In parallel, the DAE did not classify its reprocessing plants or its stockpile of reactor-grade plutonium as civilian. This allows for the possibility that breeder reactors like the PFBR are used as a way to “launder” unsafeguarded reactor-grade plutonium, both the historical stockpile as well as future production at unsafeguarded reprocessing plants, into weapon-grade plutonium. While reactor-grade plutonium is consumed in the core of the PFBR, in the radial and axial blankets weapon-grade plutonium is produced. Based on neutronics calculations for a detailed three-dimensional model of the reactor, a colleague and I estimated that 92.4 kg and 52 kg of weapon-grade plutonium will be generated in the radial and axial blankets (93.7% and 96.5% Pu-239) respectively in the PFBR each year at 75% capacity factor. If the blanket fuel elements are reprocessed separately rather than jointly with the core fuel elements, then the plutonium contained in them can be used for weapons. Such a strategy would increase the DAE’s fissile material production capacity several-fold.

Conclusion

The history of breeder reactors in India offers important lessons for other countries. Today, more than five decades after ambitious plans involving breeders were announced, and decades of well-funded and politically-backed research and development, nuclear power constitutes only a trivial fraction of overall electricity generation in India. Some part of the blame for this state of affairs should go to the DAE’s obsession with breeders and reprocessing. In the future, there is no reason to expect breeders to operate reliably, produce cheap electricity, or constitute a major fraction of electricity generation. Even for those favoring nuclear power, breeder reactors make little economic sense.

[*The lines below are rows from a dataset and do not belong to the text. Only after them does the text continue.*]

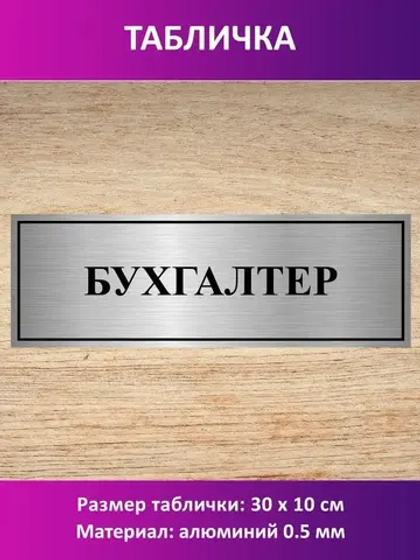 Табличка "Бухгалтер".
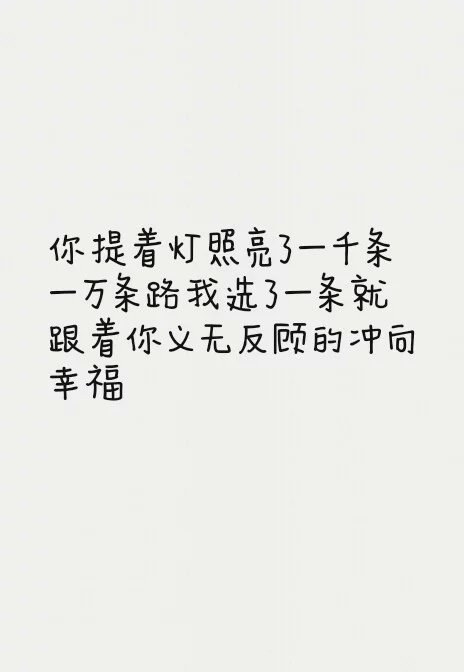 唯美图片，文字图片，动漫图片，情侣图片,qqqqp.com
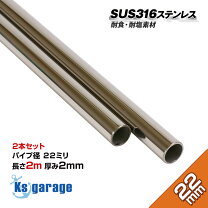 楽天市場】ステンレスパイプ 2mの通販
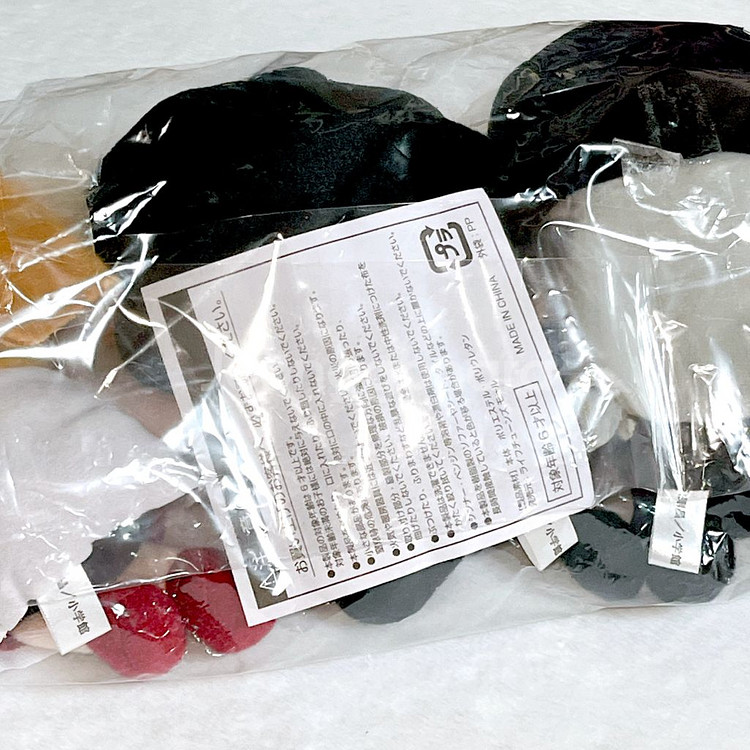 명탐정코난 오스와리 누이 인형 쉐리 하이바라 진워커셰리--3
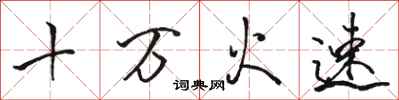 駱恆光十萬火速行書怎么寫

There are two main reasons why India’s nuclear establishment continues to be interested in breeder reactors. The first is that once you ignore the sorry history of these reactors around the world, breeders offer the DAE the ability to promise to produce large amounts of electricity based on limited domestic resources of uranium. As I argue in my book The Power of Promise, this ability has been one of the two pillars of the DAE’s institutional and political power. The attractiveness of this characteristic is that it serves the interests of India’s elite who are looking to unbridled consumption requiring ever-increasing amounts of energy. This is why the DAE has continued to attract high levels of funding for decades despite its many failures.

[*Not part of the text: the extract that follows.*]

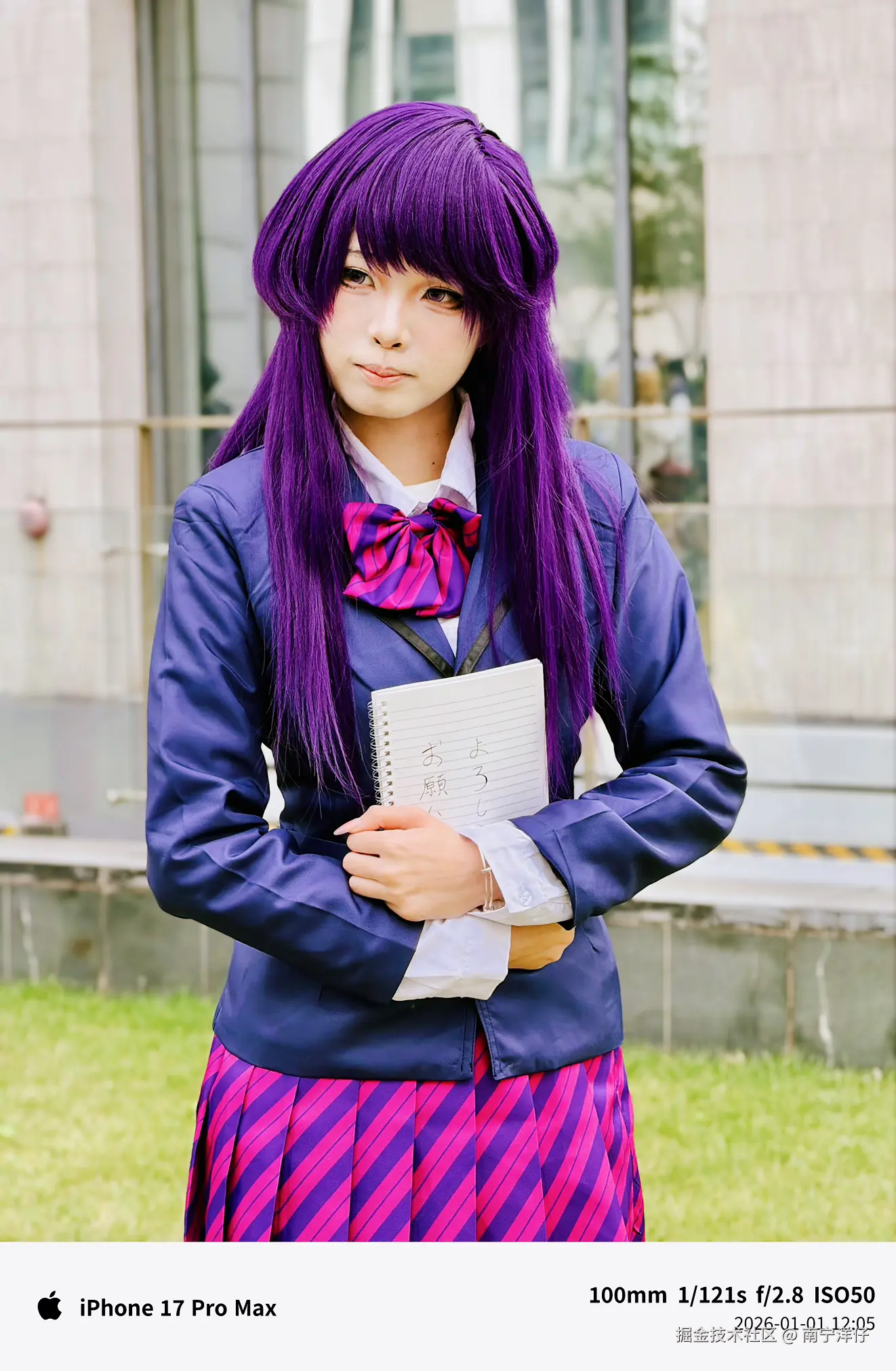 南宁洋仔于2026-01-17 19:57发布的图片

The second pillar of the nuclear establishment’s political and institutional power is its ability to produce the means to manufacture nuclear weapons, wherein, again, breeder reactors can potentially contribute significantly. This ability to produce nuclear weapons allows the DAE to offer something that no other energy technology offers, and the resultant political power has been used by the DAE to bypass democracy. On many occasions, the DAE has resorted to the argument that, due to national security considerations, it cannot be held accountable by various organs of the government. This has been true not just in India but in many other countries, and constitutes another unattractive feature of nuclear power.